Copy every line of the following data that includes the string "feel".

• [Supplied information]:

____

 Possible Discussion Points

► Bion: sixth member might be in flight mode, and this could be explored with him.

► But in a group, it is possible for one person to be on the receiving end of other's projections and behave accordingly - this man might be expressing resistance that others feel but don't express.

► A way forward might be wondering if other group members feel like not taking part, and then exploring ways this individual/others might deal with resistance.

____

• [Response]:
► But in a group, it is possible for one person to be on the receiving end of other's projections and behave accordingly - this man might be expressing resistance that others feel but don't express.
► A way forward might be wondering if other group members feel like not taking part, and then exploring ways this individual/others might deal with resistance.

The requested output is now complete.